How talent is developed: CS enrollment declining as AI-specific programmes grow. The skills that matter are shifting from implementation to orchestration, from coding to architecture and supervision.
How products are discovered: AI search absorbing traffic that used to flow through traditional channels. Visibility within AI-generated responses replacing clickthrough as the primary metric.
How competition is structured: Meta's $2 billion acquisition of Manus in December — buying an AI agent startup with $100 million in annual revenue and 80 million virtual computers deployed — signals the shift from foundation model development to deployable AI agents that execute real work. The race has moved from “who builds the best model” to “who deploys the best agents.”
How geopolitics shapes technology choices: Microsoft's Brad Smith warned at the India AI Summit that American tech companies should “worry a little bit” about Chinese government subsidies for AI competitors. Gartner's Julian Sun described the global AI landscape becoming “multi-polar” across different layers of the tech stack. The model-agnostic architecture we've advocated since blog one isn't just a technical preference — it's a geopolitical necessity.
What Enterprise Leaders Should Do This Week
The summit gave you the macro picture. Here's what the micro picture demands.
Audit your development workflows. Ask your engineering leads: what percentage of new code is AI-generated versus manually written? If they don't know, that's the first problem. If it's less than 30%, you're falling behind the trajectory that companies like Spotify are on. If it's more than 50%, ask what governance, testing, and review infrastructure supports it.
Assess your AI infrastructure readiness. Spotify's success with AI-assisted development rests on Backstage (dependency mapping), Fleet Management (cross-repository automation), and years of platform engineering. AI coding tools without this infrastructure produce unreliable results. Evaluate whether your development environment is ready to support AI-assisted workflows — or whether you need to build the foundation first.
Rethink your hiring strategy. The developer you need in 2026 is someone who can architect systems, supervise AI output, and make high-level design decisions — not necessarily someone who writes the most elegant code by hand. Update your job descriptions, interview processes, and evaluation criteria accordingly.

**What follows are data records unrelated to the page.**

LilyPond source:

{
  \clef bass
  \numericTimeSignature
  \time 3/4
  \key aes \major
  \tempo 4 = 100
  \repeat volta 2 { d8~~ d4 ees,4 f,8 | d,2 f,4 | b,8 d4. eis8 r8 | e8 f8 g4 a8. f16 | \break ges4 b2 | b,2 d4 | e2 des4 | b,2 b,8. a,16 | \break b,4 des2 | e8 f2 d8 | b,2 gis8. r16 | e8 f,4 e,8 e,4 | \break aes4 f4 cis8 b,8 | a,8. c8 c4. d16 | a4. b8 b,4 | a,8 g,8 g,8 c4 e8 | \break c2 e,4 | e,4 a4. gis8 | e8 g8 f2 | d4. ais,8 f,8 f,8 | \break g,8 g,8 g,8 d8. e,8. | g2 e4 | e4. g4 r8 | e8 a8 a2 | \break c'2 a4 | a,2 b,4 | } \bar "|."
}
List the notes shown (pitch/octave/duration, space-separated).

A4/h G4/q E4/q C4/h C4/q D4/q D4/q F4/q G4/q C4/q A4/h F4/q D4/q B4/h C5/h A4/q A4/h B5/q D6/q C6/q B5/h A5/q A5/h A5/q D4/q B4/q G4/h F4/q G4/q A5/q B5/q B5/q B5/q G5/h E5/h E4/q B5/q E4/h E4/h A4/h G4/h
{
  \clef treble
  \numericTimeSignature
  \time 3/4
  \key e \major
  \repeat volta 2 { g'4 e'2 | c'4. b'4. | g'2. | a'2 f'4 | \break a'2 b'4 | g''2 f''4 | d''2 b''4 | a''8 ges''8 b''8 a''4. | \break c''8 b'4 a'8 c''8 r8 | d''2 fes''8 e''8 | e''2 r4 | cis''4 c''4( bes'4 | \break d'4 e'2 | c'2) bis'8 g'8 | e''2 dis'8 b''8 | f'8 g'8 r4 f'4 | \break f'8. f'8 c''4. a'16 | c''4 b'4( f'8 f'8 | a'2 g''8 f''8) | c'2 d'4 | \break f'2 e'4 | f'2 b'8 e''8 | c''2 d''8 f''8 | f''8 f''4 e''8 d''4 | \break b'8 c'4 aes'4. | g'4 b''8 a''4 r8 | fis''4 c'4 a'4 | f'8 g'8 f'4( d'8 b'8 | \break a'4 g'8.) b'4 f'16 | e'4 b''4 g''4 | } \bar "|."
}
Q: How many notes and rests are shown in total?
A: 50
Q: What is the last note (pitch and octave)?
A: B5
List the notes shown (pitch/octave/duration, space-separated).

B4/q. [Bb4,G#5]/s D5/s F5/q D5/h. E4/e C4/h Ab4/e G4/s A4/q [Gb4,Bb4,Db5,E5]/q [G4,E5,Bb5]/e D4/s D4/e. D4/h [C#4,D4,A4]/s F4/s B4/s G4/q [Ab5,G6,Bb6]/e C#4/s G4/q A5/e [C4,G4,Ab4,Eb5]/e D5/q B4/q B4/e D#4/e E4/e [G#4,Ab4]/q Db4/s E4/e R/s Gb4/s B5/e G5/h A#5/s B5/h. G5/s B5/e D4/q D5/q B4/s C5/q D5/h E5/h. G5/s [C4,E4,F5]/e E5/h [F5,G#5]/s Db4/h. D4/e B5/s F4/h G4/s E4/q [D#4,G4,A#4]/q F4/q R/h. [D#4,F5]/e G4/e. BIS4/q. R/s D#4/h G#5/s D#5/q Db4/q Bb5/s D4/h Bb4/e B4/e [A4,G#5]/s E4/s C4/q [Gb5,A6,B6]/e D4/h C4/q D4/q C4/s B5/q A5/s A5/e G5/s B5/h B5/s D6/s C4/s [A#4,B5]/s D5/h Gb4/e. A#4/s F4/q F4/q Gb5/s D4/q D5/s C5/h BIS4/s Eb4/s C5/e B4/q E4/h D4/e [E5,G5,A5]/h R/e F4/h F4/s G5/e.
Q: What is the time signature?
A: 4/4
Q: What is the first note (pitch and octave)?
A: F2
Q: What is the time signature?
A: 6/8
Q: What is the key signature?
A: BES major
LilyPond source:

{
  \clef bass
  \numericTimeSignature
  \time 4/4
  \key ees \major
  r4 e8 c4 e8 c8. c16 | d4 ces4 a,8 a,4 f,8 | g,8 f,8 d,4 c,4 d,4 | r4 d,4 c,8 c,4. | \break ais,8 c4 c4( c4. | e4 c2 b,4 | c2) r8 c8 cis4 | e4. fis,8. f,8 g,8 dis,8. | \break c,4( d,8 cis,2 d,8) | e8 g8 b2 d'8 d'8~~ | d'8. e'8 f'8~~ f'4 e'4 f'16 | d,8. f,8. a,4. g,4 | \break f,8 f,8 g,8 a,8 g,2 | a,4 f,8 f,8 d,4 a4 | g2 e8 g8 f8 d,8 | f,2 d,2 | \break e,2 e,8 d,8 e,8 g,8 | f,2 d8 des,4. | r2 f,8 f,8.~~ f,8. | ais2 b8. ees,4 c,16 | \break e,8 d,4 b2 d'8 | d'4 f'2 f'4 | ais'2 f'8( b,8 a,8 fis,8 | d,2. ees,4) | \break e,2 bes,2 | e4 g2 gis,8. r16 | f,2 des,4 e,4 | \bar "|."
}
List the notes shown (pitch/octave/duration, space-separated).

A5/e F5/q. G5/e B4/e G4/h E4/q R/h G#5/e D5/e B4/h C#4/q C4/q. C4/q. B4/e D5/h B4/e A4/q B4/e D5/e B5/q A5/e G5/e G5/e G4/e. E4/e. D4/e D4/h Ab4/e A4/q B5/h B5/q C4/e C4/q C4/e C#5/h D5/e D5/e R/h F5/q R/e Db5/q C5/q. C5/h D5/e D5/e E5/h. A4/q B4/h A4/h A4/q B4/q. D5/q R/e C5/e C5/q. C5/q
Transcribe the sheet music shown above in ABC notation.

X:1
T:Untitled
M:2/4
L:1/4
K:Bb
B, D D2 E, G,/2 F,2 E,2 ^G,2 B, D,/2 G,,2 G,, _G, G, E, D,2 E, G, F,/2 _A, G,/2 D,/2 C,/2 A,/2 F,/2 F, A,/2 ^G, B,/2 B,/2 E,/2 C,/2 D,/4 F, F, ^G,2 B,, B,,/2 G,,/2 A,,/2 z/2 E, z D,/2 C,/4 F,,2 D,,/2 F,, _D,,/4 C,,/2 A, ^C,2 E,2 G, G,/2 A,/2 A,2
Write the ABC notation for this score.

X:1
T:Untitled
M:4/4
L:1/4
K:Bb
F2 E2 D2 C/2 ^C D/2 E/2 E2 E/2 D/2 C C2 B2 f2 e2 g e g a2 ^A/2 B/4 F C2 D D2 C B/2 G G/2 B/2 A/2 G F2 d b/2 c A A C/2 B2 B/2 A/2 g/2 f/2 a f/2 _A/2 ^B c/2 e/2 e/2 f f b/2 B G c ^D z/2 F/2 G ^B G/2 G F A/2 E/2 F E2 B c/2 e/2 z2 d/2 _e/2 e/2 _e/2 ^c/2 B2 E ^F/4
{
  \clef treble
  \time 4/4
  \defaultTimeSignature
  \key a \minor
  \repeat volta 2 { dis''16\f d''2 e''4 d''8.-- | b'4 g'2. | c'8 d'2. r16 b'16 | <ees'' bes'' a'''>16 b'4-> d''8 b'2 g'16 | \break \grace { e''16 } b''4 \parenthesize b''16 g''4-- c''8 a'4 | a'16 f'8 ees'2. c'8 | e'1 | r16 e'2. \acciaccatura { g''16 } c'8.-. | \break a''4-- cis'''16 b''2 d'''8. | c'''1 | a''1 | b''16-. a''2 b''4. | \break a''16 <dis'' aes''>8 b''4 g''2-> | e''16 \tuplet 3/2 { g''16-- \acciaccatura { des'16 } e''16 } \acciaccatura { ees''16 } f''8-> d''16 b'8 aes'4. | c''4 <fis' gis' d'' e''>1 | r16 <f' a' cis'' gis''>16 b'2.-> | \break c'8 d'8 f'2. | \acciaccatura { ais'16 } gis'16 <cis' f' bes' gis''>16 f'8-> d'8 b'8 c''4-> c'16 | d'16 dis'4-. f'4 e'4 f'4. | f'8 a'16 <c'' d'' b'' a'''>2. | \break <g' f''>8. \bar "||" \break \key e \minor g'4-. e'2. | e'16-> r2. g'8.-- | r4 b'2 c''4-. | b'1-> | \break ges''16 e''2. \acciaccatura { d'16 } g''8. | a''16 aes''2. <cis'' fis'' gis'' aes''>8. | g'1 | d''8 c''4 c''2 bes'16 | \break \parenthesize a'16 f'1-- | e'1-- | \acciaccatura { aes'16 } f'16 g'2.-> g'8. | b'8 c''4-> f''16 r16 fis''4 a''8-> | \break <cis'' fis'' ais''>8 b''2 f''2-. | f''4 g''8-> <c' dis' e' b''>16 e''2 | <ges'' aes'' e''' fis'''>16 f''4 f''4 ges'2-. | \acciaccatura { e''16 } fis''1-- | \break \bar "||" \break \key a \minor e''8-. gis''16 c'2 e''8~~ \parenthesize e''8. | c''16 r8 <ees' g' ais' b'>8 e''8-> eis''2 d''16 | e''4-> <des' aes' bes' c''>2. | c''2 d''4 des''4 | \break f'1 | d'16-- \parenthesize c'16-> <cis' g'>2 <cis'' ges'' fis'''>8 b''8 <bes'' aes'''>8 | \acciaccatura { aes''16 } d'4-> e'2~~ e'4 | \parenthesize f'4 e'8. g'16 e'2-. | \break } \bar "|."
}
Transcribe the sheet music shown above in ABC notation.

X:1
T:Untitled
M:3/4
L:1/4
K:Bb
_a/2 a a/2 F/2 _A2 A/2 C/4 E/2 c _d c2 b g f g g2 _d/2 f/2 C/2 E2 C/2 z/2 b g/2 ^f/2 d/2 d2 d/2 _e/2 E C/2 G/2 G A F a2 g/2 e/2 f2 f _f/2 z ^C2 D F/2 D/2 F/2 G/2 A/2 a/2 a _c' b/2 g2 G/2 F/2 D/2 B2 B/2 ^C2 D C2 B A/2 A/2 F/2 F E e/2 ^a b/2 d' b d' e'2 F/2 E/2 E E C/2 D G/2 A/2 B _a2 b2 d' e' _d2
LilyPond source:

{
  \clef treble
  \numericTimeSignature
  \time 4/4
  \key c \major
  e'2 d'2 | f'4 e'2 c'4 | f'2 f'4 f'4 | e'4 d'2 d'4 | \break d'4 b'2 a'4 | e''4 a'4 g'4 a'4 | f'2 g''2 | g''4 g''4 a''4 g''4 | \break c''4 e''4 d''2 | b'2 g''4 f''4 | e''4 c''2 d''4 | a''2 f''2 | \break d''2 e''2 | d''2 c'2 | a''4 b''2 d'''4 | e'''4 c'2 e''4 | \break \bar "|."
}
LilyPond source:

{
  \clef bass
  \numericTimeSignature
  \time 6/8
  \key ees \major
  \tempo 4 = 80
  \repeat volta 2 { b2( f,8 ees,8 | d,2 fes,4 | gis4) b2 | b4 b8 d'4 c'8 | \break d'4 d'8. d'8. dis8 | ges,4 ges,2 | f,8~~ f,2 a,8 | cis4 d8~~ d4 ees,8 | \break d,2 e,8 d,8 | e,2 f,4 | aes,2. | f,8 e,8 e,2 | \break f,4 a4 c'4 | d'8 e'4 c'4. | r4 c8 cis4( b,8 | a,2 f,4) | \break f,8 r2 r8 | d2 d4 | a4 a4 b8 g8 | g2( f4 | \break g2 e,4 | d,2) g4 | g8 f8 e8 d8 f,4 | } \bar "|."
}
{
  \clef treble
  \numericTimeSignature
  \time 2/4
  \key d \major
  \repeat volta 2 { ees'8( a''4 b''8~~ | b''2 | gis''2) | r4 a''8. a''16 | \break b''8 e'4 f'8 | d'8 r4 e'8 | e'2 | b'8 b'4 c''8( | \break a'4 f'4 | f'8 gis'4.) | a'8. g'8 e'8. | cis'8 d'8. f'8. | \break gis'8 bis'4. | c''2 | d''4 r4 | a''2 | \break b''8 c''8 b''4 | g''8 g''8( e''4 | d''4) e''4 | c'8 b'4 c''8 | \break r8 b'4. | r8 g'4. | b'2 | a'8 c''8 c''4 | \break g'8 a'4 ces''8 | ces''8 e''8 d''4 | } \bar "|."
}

Measure AI's impact on your customer discovery. If you haven't assessed how AI search is affecting your traffic, leads, and customer acquisition, do it now. LinkedIn's 60% decline in awareness-driven B2B traffic is not an anomaly — it's the beginning of a structural shift. Your marketing and content strategies need to account for a world where AI-generated answers compete with (and often replace) direct website visits.
Build for multi-polar. The geopolitical dimension of AI — Chinese subsidies, European regulation, Indian infrastructure, Gulf sovereign frameworks — means that enterprises operating across markets need technology architectures that work across multiple AI ecosystems. Model-agnostic isn't a feature. It's a requirement.
The Transition
For three weeks, this blog series tracked the forces reshaping enterprise AI from the outside in — model competition, platform consolidation, infrastructure investment, governance frameworks, and the India AI Summit's $200 billion declaration.
Starting this week, we turn the lens inward. The external forces are clear. The question now is execution: how enterprises actually implement, deploy, and govern AI systems that deliver measurable business outcomes.
Spotify didn't wait for the summit to build Honk. LinkedIn didn't wait for the Delhi Declaration to restructure its discovery metrics. Meta didn't wait for a governance framework to buy Manus for $2 billion.
The enterprises that will lead aren't the ones that understood the summit best. They're the ones that are already building — and have been since before anyone in New Delhi picked up a microphone.